** Start of Passage shown **

Report cites underinvestment, warning signals surrounding troubled Calgary water main

CALGARY — A report says Calgary’s catastrophic water main rupture in 2024 was largely the result of two decades of underinvestment and insufficient knowledge of the risk of pipe failures.

The report was released Wednesday after months of work by an independent panel tasked with studying what lead to the burst Bearspaw South Feeder Main, which provides treated drinking water to 60 per cent of the city.

The breakdown led to months of water restrictions, and the issue has been the spotlight again after the water main ruptured again last week in the city of 1.6 million people, forcing a renewed round of restrictions.

The risk of disaster was traced back to 2004, when another water main fractured in the city. That break raised concerns for other parts of the city’s water system built with the same type of pipe, including the Bearspaw, the report says.

In the years that followed, it says, there were a number of projects to assess and mitigate risks with the Bearspaw pipe, but they were put off in favour of other initiatives.

“This deferral was a function of underestimated likelihood of failure, not appreciating the significant impact of a failure, emphasis on other priorities and occasional periods of operating budget constraints,” the report says.

“This pattern, which persisted over two decades, across multiple leadership teams and organizational structures, reflects systemic gaps in the water utility’s approach to managing critical infrastructure.”

The panel wrote that disjointed governance hierarchies in the city aided in the issue in going unaddressed for so long, as no single executive is solely accountable for the water department.

The lack of responsibility by any one manager, on top of the deferred inspections and monitoring, meant multiple eras of city council were also kept in the dark, the report says.

** End of Passage shown **

▸ **To do**:
[A] According to the quoted passage in the Calgary water main article, what factors explain the deferral of the Bearspaw risk projects?
[B] Extend the Calgary water main article with a few more paragraphs in the same news style, picking up right after its final sentence about city council being kept in the dark.
The rows that come next were taken from a separate source and have no connection to the Calgary water main article.

** Start of Data entries **

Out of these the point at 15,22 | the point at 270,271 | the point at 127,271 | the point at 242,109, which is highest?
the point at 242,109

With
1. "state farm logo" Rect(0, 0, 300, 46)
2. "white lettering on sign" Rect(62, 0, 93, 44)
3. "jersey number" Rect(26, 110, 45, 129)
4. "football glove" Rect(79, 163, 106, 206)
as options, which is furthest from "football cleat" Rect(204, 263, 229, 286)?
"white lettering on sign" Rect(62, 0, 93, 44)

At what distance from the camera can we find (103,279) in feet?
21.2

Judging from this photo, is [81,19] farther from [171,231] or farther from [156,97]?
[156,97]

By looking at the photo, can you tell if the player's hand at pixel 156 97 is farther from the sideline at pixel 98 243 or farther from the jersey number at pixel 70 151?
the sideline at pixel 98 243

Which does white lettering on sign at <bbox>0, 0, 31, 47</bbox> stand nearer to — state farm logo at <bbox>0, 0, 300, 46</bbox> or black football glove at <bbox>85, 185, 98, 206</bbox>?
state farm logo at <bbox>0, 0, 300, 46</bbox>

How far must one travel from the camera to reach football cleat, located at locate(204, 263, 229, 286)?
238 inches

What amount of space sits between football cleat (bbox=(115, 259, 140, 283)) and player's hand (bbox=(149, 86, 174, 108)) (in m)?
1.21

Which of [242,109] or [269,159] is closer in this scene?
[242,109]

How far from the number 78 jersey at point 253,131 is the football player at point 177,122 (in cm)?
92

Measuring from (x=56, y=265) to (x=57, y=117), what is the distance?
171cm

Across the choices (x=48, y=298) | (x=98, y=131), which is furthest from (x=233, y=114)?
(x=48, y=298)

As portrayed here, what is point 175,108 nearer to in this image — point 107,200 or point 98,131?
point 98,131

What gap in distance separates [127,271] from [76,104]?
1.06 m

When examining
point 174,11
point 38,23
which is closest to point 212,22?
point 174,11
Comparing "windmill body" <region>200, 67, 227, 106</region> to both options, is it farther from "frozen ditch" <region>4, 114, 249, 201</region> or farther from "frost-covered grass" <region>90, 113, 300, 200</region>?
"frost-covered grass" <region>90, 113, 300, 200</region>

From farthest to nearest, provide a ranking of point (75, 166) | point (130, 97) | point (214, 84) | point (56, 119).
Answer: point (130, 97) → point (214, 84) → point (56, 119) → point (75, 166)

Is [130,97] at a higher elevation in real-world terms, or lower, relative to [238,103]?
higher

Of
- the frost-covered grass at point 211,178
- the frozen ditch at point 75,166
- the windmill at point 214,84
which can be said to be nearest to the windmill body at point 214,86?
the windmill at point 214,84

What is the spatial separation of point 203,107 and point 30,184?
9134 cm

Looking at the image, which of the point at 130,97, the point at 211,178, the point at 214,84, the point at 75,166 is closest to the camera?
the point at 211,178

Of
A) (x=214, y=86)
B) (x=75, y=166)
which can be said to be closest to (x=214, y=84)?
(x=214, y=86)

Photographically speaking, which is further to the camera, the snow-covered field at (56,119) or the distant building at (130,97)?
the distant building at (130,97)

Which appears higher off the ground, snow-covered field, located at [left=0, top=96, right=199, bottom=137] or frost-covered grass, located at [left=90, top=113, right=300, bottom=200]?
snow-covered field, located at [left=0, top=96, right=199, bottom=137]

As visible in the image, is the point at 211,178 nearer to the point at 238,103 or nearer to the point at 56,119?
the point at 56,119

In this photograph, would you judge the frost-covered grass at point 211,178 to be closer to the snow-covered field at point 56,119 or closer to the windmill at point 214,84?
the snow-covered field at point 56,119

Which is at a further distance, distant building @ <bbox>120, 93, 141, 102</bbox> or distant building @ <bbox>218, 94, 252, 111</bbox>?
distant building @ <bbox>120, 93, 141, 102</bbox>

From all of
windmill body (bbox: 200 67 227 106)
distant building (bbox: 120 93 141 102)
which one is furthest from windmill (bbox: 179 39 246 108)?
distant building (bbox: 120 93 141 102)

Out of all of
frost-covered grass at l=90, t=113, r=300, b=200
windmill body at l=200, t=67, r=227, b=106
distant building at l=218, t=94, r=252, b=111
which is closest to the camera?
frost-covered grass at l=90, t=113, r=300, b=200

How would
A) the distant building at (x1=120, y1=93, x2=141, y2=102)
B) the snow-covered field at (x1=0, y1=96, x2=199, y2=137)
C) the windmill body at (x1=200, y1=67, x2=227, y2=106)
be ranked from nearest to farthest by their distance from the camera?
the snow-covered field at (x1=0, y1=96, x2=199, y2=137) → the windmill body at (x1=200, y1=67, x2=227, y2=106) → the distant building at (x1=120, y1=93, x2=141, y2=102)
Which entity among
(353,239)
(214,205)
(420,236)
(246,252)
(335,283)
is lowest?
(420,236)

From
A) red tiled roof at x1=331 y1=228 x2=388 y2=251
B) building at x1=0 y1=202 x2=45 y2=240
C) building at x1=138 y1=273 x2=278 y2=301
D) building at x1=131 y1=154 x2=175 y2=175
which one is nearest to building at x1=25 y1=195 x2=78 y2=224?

** End of Data entries **

▸ **Task answers**:
[A]
- Underestimated likelihood of failure
- Not appreciating the significant impact of a failure
- Emphasis on other priorities
- Occasional periods of operating budget constraints

[B]
“Reporting to council was periodic and high-level, providing limited transparency into operational and risk performance,” it says.

“Council also had limited access to the independent technical expertise required to provide oversight to management and evaluate complex trade-offs between service, cost and reliability.”

Panel chair Siegfried Kiefer told reporters that he doesn’t think blame should be placed on any individual or past city councils.

“We had management underinformed about the implication of their various decisions. Without the knowledge of the implications of those decisions, it’s difficult to put blame, if you will, on any specific decision or any specific point in time,” Kiefer said.

“We had a process weakness that was not corrected.”

The report adds that Calgary isn’t alone in struggling to keep up with necessary maintenance for water infrastructure, citing Statistics Canada figures showing more than a quarter of water mains across the country are due for repair.

It says Calgary’s problem is unique, as its low population density means it has more kilometres of pipe per resident than any similar-sized Canadian city.

The five-member panel recommends new processes for identifying and managing infrastructure risks across all city departments.

It also recommends a stand-alone water department operating as a municipally owned corporation, like Edmonton’s water utility provider EPCOR.

Kiefer said it’s difficult to put a price tag on the recommendations but that they wouldn’t lead to “a rate shock event” for Calgarians.

“We don’t see this as being out of the ordinary in terms of getting to a mature, well-run water utility,” he said, adding most necessary staff already exist.

With the second major Bearspaw line rupture, residents have been asked again to take shorter showers and reduce toilet flushes and loads of laundry and dirty dishes.

The line is expected to be fixed early next week. But Mayor Jeromy Farkas said that’s not the end of it and more interruptions can be expected until the line is fully replaced.

Farkas and the rest of council were scheduled to have a special meeting later Wednesday to discuss the report.